[DTrace-devel] [PATCH] Copy fprobes entry args with BPF helper function
Kris Van Hees
kris.van.hees at oracle.com
Wed Mar 19 18:58:55 UTC 2025
On Wed, Mar 19, 2025 at 02:32:28AM -0400, eugene.loh at oracle.com wrote:
> From: Eugene Loh <eugene.loh at oracle.com>
>
> With commit a6b626a89 ("Fix fprobe/kprobe selection"), fprobes were
> effectively turned on. Unfortunately, with this fix, some tests like
> test/unittest/stack/tst.stack_fbt.sh encountered problems on UEK7
> since the BPF verifier would complain about the prototypes of some of
> the probe arguments. E.g., when loading arg3 in fprobe_trampoline()
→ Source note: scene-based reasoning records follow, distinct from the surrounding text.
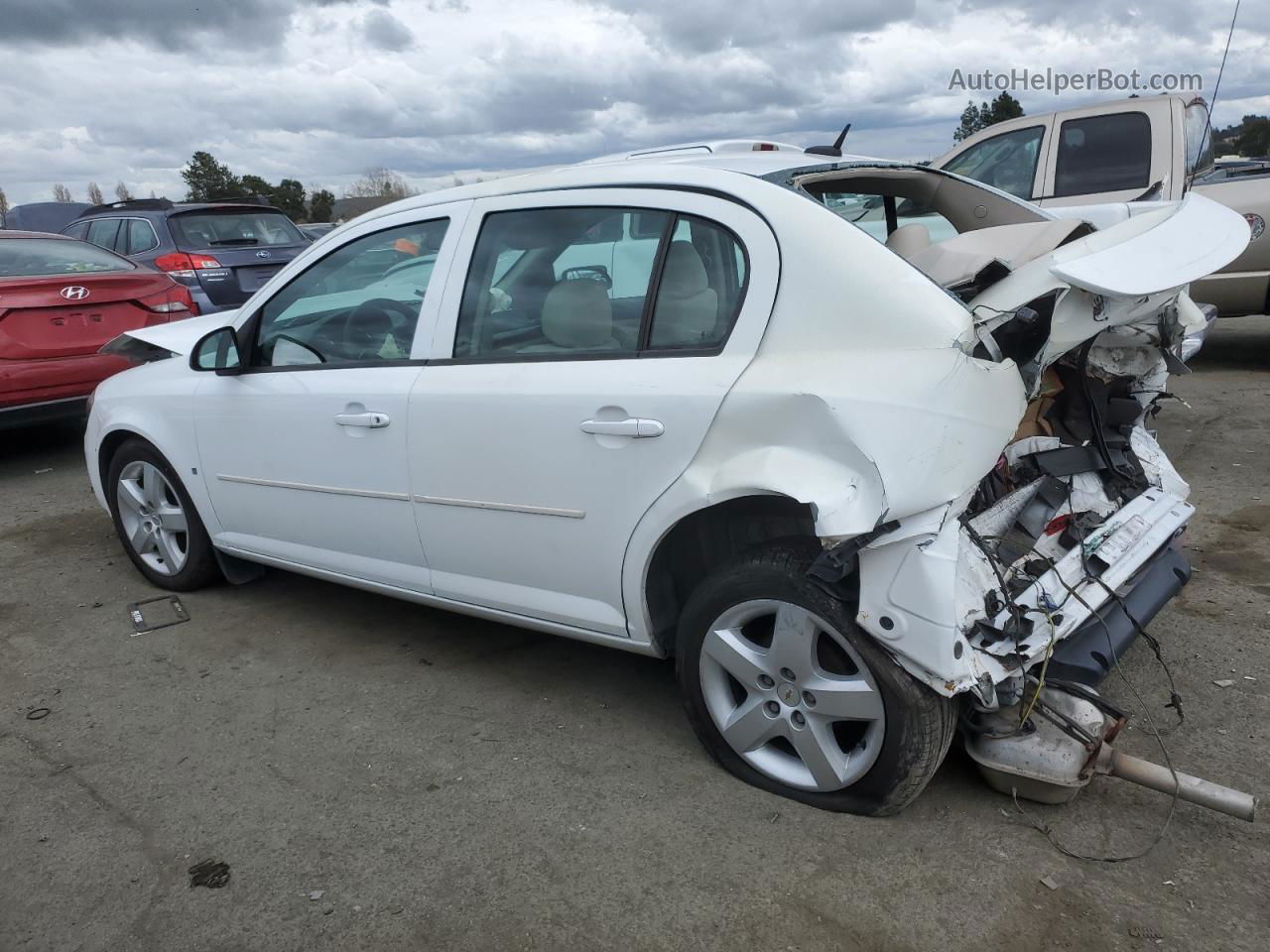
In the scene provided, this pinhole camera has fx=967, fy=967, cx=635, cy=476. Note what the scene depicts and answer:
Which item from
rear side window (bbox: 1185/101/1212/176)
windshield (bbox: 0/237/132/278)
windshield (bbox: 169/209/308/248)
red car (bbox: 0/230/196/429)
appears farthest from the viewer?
windshield (bbox: 169/209/308/248)

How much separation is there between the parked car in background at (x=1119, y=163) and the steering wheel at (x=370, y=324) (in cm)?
505

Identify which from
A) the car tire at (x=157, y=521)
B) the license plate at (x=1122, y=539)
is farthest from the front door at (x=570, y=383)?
the car tire at (x=157, y=521)

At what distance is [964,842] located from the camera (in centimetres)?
248

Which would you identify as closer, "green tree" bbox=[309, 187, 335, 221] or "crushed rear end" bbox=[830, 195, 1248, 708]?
"crushed rear end" bbox=[830, 195, 1248, 708]

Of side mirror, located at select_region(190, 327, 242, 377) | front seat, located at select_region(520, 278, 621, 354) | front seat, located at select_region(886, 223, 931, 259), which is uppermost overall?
front seat, located at select_region(886, 223, 931, 259)

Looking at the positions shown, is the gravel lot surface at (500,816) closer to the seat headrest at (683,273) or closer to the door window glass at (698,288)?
the door window glass at (698,288)

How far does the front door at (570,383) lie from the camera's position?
8.55ft

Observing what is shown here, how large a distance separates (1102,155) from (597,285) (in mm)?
5464

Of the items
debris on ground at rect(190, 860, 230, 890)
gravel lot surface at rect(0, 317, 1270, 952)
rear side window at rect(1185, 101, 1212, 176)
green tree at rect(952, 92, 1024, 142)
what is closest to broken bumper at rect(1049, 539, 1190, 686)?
gravel lot surface at rect(0, 317, 1270, 952)

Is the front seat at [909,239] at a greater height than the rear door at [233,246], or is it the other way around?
the front seat at [909,239]

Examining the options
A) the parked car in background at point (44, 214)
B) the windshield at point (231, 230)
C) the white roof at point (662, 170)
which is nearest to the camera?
the white roof at point (662, 170)

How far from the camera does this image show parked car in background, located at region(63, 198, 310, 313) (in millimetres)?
8367

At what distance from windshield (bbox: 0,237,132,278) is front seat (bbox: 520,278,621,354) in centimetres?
499

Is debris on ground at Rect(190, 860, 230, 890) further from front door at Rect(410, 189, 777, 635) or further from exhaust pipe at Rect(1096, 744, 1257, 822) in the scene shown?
exhaust pipe at Rect(1096, 744, 1257, 822)
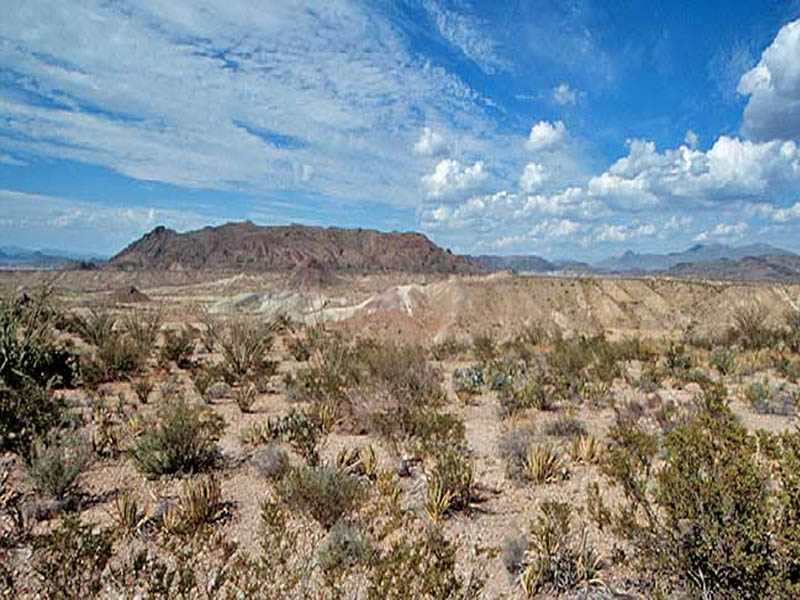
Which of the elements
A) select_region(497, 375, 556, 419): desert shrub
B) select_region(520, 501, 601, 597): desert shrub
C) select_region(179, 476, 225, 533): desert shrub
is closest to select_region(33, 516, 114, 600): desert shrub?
select_region(179, 476, 225, 533): desert shrub

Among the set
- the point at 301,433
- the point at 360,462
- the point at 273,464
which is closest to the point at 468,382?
the point at 301,433

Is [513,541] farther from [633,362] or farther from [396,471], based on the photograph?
[633,362]

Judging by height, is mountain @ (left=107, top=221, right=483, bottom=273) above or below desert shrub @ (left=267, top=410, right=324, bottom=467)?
above

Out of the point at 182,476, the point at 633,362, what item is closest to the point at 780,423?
the point at 633,362

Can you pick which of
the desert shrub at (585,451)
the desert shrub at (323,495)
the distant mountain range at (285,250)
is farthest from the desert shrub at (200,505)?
the distant mountain range at (285,250)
> from fbt::vfs_write:entry from %r8+24, the BPF verifier complains
>
> func 'vfs_write' arg3 type INT is not a struct
> invalid bpf_context access off=24 size=8
>
> We can bypass this problem by using a BPF helper function to copy the
> arguments onto the BPF stack and then load the arguments into mstate
> from there.
>
> There is also a BPF get_func_arg() helper function, but it is not
> introduced until 5.17 -- that is, it appears after UEK7. See Linux
> commit f92c1e1 ("bpf: Add get_func_[arg|ret|arg_cnt] helpers").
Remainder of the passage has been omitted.